● **Zu erledigen**:
a - Kannst du den Absatz im Artikel zu den Steuersenkungsplänen, der mit „Deutschland müsse sich um die Einhaltung“ beginnt, knapper fassen und dabei seine wesentlichen Aussagen beibehalten?
b - Kannst du den Artikel zu den Steuersenkungsplänen nach seinem letzten Satz aufgreifen und weiterschreiben?

● **Artikel**:
⟨
Berlin. . Die Koalition will im Wahljahr 2013 die Steuern senken. Für die Grünen ein durchsichtiges Wahlkampfmanöver der FDP. Zudem seien die Pläne völlig nutzlos für den Normalbürger.

Die Grünen halten die Steuersenkungspläne der Bundesregierung für unverantwortlich und falsch. Parteichef Cem Özdemir kritisierte das Vorhaben am Montag als „absolute Luftbuchung“. Seine Ko-Vorsitzende Claudia Roth sprach von einem „miesen Deal“ innerhalb der Koalition. Die Einigung erscheine als „Überlebenspaket für eine siechende FDP“.

Die Spitzen von Union und FDP hatten sich am Wochenende darauf verständigt, die Steuern und Sozialabgaben zum Jahresbeginn 2013 zu senken. Das Volumen und die Details stehen allerdings noch nicht fest.

Özdemir: „Verantwortungsloser Umgang mit Steuergeld“

„Es ist ein verantwortungsloser Umgang mit Steuerzahlergeld, dass für die Wiederbelebung einer Partei im Wahljahr 2013 Milliarden zum Fenster rausgeworfen werden sollen“, sagte Özdemir der Nachrichtenagentur dapd in Berlin. Das Geld werde an anderer Stelle dringend gebraucht.

Deutschland müsse sich um die Einhaltung der Schuldenbremse kümmern, mahnte der Grünen-Vorsitzende. Hinzu kämen viele Unwägbarkeiten beim Euro. Es sei deshalb eine „absolute Luftbuchung, jetzt für 2013 Steuersenkungen zu versprechen“. Die Aufgabe bestehe darin, die Schulden aus der Finanzkrise in dieser Generation wieder abzubauen. „Die Regierung ist aufgefordert, sich darüber Gedanken zu machen.“

Schwarz-Gelb folge sachlichen Notwendigkeiten aber nicht, beklagte er. Stattdessen gebe es dort immerzu „Geschacher“. Die Koalition versuche, sich von Tag zu Tag erneut zu retten. „Kurs und Richtung sind da nicht erkennbar.“

Roth: „Bürgerrechte für Steuermantra geopfert“

Roth bezeichnete die überraschende Steuereinigung als Hammer. „Für wie blöd hält diese schwarz-gelbe Restregierung die Menschen in diesem Land?“, sagte die Grünen-Vorsitzende. Zahlen nenne die Koalition erst gar nicht. Das Vorhaben sei nichts als ein „mieser Deal“. Die FDP habe ihren Widerstand bei den Sicherheitsgesetzen für das eigene Steuermantra aufgegeben. Die Einigung rieche „nach einem Überlebenspaket für eine siechende FDP“.
⟩
● **Ausgewählte Datensätze**:
⟨
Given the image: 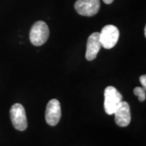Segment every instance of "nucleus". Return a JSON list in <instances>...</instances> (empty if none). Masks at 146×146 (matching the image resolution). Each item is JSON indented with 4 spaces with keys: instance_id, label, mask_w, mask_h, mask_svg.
Masks as SVG:
<instances>
[{
    "instance_id": "obj_9",
    "label": "nucleus",
    "mask_w": 146,
    "mask_h": 146,
    "mask_svg": "<svg viewBox=\"0 0 146 146\" xmlns=\"http://www.w3.org/2000/svg\"><path fill=\"white\" fill-rule=\"evenodd\" d=\"M134 94H135L136 96H138L139 101H140V102H144V101H145V89H144V88H142V87H136V88L134 89Z\"/></svg>"
},
{
    "instance_id": "obj_8",
    "label": "nucleus",
    "mask_w": 146,
    "mask_h": 146,
    "mask_svg": "<svg viewBox=\"0 0 146 146\" xmlns=\"http://www.w3.org/2000/svg\"><path fill=\"white\" fill-rule=\"evenodd\" d=\"M102 47V44L100 42L99 33H92L88 38L87 41V48L85 58L88 61H92L97 57Z\"/></svg>"
},
{
    "instance_id": "obj_1",
    "label": "nucleus",
    "mask_w": 146,
    "mask_h": 146,
    "mask_svg": "<svg viewBox=\"0 0 146 146\" xmlns=\"http://www.w3.org/2000/svg\"><path fill=\"white\" fill-rule=\"evenodd\" d=\"M49 36L50 30L46 23L39 21H36L32 27L29 33V39L33 45L35 46H40L46 42Z\"/></svg>"
},
{
    "instance_id": "obj_5",
    "label": "nucleus",
    "mask_w": 146,
    "mask_h": 146,
    "mask_svg": "<svg viewBox=\"0 0 146 146\" xmlns=\"http://www.w3.org/2000/svg\"><path fill=\"white\" fill-rule=\"evenodd\" d=\"M100 6V0H77L75 9L81 16H94L98 12Z\"/></svg>"
},
{
    "instance_id": "obj_2",
    "label": "nucleus",
    "mask_w": 146,
    "mask_h": 146,
    "mask_svg": "<svg viewBox=\"0 0 146 146\" xmlns=\"http://www.w3.org/2000/svg\"><path fill=\"white\" fill-rule=\"evenodd\" d=\"M104 109L107 115H113L123 97L120 93L113 86H107L104 92Z\"/></svg>"
},
{
    "instance_id": "obj_3",
    "label": "nucleus",
    "mask_w": 146,
    "mask_h": 146,
    "mask_svg": "<svg viewBox=\"0 0 146 146\" xmlns=\"http://www.w3.org/2000/svg\"><path fill=\"white\" fill-rule=\"evenodd\" d=\"M119 37V31L117 27L112 25H106L99 33L100 42L102 47L105 49H111L117 44Z\"/></svg>"
},
{
    "instance_id": "obj_12",
    "label": "nucleus",
    "mask_w": 146,
    "mask_h": 146,
    "mask_svg": "<svg viewBox=\"0 0 146 146\" xmlns=\"http://www.w3.org/2000/svg\"><path fill=\"white\" fill-rule=\"evenodd\" d=\"M145 36H146V27L145 28Z\"/></svg>"
},
{
    "instance_id": "obj_11",
    "label": "nucleus",
    "mask_w": 146,
    "mask_h": 146,
    "mask_svg": "<svg viewBox=\"0 0 146 146\" xmlns=\"http://www.w3.org/2000/svg\"><path fill=\"white\" fill-rule=\"evenodd\" d=\"M113 1L114 0H103V2H104L106 4H110V3H113Z\"/></svg>"
},
{
    "instance_id": "obj_4",
    "label": "nucleus",
    "mask_w": 146,
    "mask_h": 146,
    "mask_svg": "<svg viewBox=\"0 0 146 146\" xmlns=\"http://www.w3.org/2000/svg\"><path fill=\"white\" fill-rule=\"evenodd\" d=\"M11 120L14 127L18 131H25L28 127L26 113L24 106L20 103L14 104L10 110Z\"/></svg>"
},
{
    "instance_id": "obj_10",
    "label": "nucleus",
    "mask_w": 146,
    "mask_h": 146,
    "mask_svg": "<svg viewBox=\"0 0 146 146\" xmlns=\"http://www.w3.org/2000/svg\"><path fill=\"white\" fill-rule=\"evenodd\" d=\"M140 81H141V84L143 85V88L146 89V76L143 75L140 77Z\"/></svg>"
},
{
    "instance_id": "obj_7",
    "label": "nucleus",
    "mask_w": 146,
    "mask_h": 146,
    "mask_svg": "<svg viewBox=\"0 0 146 146\" xmlns=\"http://www.w3.org/2000/svg\"><path fill=\"white\" fill-rule=\"evenodd\" d=\"M115 123L119 127H127L131 122L130 106L127 102L122 101L115 110Z\"/></svg>"
},
{
    "instance_id": "obj_6",
    "label": "nucleus",
    "mask_w": 146,
    "mask_h": 146,
    "mask_svg": "<svg viewBox=\"0 0 146 146\" xmlns=\"http://www.w3.org/2000/svg\"><path fill=\"white\" fill-rule=\"evenodd\" d=\"M45 118L49 125L55 126L58 123L61 118V106L57 99H51L48 102Z\"/></svg>"
}]
</instances>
⟩
● **Die Antworten**:
a - Der Grünen-Vorsitzende mahnte, Deutschland müsse die Schuldenbremse einhalten. Hinzu kämen viele Unwägbarkeiten beim Euro. Steuersenkungen für 2013 zu versprechen, sei deshalb eine „absolute Luftbuchung“. Aufgabe sei es, die Schulden aus der Finanzkrise in dieser Generation abzubauen, und darüber müsse sich die Regierung Gedanken machen.

b -
Die Pläne seien ohnehin „völlig unglaubwürdig“, sagte Roth. Schließlich brauche Schwarz-Gelb für Steuersenkungen den Bundesrat. Die Ministerpräsidenten hätten sich aber längst gegen solche Entlastungen ausgesprochen.

Trittin: „Neue Löcher im Haushalt“

Grünen-Fraktionschef Jürgen Trittin kritisierte das Koalitionsvorhaben als nutzlos für den Bürger. Wer die Menschen entlasten wolle, müsse die Sozialabgaben und nicht die Steuern senken, sagte Trittin im ARD-“Morgenmagazin“. Steuersenkungen brächten nicht den Normalbürgern, sondern nur den Spitzenverdienern etwas. Zudem rissen sie Löcher in die Haushaltskassen. Es habe in Deutschland bereits Steuersenkungen in Höhe von 6,6 Milliarden Euro gegeben. „Davon ist bei den Normalverdienern gar nichts angekommen“, beklagte er. Die Diskussion sei eine „völlig abgehobene Debatte der oberen Mittelschicht“.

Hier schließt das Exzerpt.